[Opening Document passage section]

- Education: University of Manchester
- Occupations: medical doctor and academic
- Medical career
- Institutions: University of Edinburgh
- Sub-specialties: obstetrics and gynaecology, reproductive medicine

= Hilary Critchley =

British obstetrician and gynaecologist

Hilary Octavia Dawn Critchley is a Scottish obstetrician and gynaecologist. as of 2014, she is the Professor of Reproductive Medicine and an Honorary Consultant in Obstetrics and Gynaecology at the University of Edinburgh.

==Education==
Critchley earned a B.S. (1978) and a Bachelor of Medicine and Bachelor of Surgery (1981) from the University of Manchester. She earned the degree of Doctor of Medicine, also from the University of Manchester, in 1991.

==Career and research==
She was appointed as the Head of School of Clinical Sciences in August 2012. She has published over 200 peer-reviewed articles in scientific journals.

[Closing Document passage section]
[Opening Given entries section]

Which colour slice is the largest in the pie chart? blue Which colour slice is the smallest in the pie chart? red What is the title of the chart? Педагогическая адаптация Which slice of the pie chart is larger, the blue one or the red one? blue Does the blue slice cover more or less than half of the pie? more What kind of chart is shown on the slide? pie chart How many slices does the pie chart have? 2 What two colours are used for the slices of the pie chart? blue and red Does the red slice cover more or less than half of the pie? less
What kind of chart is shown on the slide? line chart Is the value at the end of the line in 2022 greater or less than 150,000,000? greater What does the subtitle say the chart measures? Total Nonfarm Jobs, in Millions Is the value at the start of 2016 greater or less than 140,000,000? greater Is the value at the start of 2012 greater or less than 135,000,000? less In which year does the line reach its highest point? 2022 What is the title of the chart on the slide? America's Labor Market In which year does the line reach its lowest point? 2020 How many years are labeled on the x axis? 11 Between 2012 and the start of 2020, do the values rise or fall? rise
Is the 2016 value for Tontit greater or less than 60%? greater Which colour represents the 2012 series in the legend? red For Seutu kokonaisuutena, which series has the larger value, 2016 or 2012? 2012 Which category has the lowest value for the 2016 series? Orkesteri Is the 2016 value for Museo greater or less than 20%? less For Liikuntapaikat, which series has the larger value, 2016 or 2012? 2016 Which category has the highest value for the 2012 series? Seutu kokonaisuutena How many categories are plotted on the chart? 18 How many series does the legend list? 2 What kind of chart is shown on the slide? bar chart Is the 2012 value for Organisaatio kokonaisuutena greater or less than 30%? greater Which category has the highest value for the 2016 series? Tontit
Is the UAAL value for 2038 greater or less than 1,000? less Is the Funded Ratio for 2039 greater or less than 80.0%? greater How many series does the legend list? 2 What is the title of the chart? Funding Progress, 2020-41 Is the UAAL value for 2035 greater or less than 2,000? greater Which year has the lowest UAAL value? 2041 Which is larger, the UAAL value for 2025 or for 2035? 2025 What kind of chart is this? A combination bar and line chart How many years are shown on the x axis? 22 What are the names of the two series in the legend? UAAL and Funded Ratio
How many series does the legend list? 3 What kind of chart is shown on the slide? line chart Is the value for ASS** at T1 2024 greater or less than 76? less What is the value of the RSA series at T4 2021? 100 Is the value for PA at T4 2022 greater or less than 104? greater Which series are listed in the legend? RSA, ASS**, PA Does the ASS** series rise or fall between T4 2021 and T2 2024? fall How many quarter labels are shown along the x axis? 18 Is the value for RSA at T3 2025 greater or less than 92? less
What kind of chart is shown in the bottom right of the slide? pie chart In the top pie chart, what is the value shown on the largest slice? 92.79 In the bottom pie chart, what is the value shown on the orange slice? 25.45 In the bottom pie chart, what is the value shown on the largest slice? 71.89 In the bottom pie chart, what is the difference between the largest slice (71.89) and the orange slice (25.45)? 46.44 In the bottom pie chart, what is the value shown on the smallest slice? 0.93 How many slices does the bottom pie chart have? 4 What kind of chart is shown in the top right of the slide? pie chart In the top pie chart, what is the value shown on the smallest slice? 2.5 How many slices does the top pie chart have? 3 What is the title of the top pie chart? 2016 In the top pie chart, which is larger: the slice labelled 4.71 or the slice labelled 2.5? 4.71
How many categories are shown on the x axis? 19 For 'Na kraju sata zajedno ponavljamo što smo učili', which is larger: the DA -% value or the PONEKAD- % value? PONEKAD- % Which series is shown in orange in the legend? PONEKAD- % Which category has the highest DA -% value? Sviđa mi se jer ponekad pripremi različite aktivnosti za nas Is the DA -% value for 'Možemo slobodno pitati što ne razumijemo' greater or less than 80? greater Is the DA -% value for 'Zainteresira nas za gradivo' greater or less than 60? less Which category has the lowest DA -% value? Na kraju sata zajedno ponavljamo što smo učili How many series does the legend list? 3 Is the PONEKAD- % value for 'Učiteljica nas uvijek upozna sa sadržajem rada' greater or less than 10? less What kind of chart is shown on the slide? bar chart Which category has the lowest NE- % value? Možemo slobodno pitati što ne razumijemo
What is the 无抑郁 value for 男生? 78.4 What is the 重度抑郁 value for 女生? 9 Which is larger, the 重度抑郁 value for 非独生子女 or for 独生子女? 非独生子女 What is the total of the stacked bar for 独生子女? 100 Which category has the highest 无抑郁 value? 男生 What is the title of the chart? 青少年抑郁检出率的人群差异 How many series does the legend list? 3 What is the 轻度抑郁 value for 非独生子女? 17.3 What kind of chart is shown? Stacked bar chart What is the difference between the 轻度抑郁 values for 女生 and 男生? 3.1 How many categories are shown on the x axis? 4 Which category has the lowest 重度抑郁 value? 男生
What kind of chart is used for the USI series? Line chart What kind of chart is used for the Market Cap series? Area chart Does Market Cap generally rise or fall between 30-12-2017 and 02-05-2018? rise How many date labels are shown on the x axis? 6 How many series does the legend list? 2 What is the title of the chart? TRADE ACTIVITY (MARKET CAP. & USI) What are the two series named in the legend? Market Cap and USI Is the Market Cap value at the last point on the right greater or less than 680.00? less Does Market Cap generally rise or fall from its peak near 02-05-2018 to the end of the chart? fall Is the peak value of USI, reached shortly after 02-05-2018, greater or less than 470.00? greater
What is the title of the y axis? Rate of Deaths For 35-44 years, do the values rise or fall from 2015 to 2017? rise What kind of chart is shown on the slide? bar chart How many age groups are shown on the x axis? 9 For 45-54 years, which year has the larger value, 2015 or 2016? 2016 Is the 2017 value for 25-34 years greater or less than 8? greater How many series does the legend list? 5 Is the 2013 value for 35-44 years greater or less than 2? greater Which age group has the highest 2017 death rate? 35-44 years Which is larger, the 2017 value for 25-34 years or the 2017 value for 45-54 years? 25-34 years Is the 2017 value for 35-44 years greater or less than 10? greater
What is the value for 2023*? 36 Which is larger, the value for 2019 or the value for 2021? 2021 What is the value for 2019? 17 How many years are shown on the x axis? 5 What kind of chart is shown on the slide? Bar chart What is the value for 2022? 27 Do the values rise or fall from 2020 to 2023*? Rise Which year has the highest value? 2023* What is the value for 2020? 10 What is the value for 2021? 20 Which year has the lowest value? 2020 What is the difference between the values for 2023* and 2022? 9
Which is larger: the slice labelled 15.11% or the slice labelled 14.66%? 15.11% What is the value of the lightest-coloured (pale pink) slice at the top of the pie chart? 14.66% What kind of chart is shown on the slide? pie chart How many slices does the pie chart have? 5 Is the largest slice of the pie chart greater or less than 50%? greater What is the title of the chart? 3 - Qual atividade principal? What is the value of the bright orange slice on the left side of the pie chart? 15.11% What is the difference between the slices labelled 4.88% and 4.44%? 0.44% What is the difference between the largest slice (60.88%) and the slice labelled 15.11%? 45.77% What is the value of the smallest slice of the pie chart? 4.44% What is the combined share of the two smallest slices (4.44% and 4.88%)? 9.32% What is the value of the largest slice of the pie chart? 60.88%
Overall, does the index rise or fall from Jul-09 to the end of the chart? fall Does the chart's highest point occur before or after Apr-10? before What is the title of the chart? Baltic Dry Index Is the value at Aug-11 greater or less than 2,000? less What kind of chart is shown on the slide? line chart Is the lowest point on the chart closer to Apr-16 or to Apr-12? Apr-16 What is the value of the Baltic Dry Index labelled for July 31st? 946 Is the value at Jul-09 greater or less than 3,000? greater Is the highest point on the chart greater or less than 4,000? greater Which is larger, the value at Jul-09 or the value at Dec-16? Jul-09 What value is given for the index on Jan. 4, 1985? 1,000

[Closing Given entries section]

▶ [Required action] Pick up the Hilary Critchley profile after its last sentence and carry it on. The listing has no connection to the Hilary Critchley profile.

▶ [Your response]
Critchley's research focusses on local uterine mechanisms involved in menstruation and implantation, and addresses the mechanisms common to those reproductive processes – injury and repair, endocrine–immune interactions and regulation of inflammatory mediators. A particular area of interest has been the local endometrial response to withdrawal of progesterone, both physiological and pharmacological.

== Awards and honours ==
In 2019, Critchley was one of the women in science profiled in an exhibit presented by the Royal Society of Edinburgh. In 2021, the Society for Reproductive Investigation awarded Critchley with the DeCherney Society LIfetime Distinguished Service Award. She was the Society for Reproduction and Fertility's Distinguished Scientist Lecturer in 2020.

She is an elected Fellow of the Royal Society of Edinburgh (2012) and the Academy of Medical Sciences (2009).

== Selected publications ==
- Critchley, Hilary O. D. (2001). "Estrogen Receptor β, But Not Estrogen Receptor α, Is Present in the Vascular Endothelium of the Human and Nonhuman Primate Endometrium1"
- Jabbour, Henry N. (2006). "Endocrine Regulation of Menstruation"
- Munro, Malcolm G. (2011). "FIGO classification system (PALM-COEIN) for causes of abnormal uterine bleeding in nongravid women of reproductive age"
- Wastnedge, Elizabeth A. N. (2021). "Pregnancy and COVID-19"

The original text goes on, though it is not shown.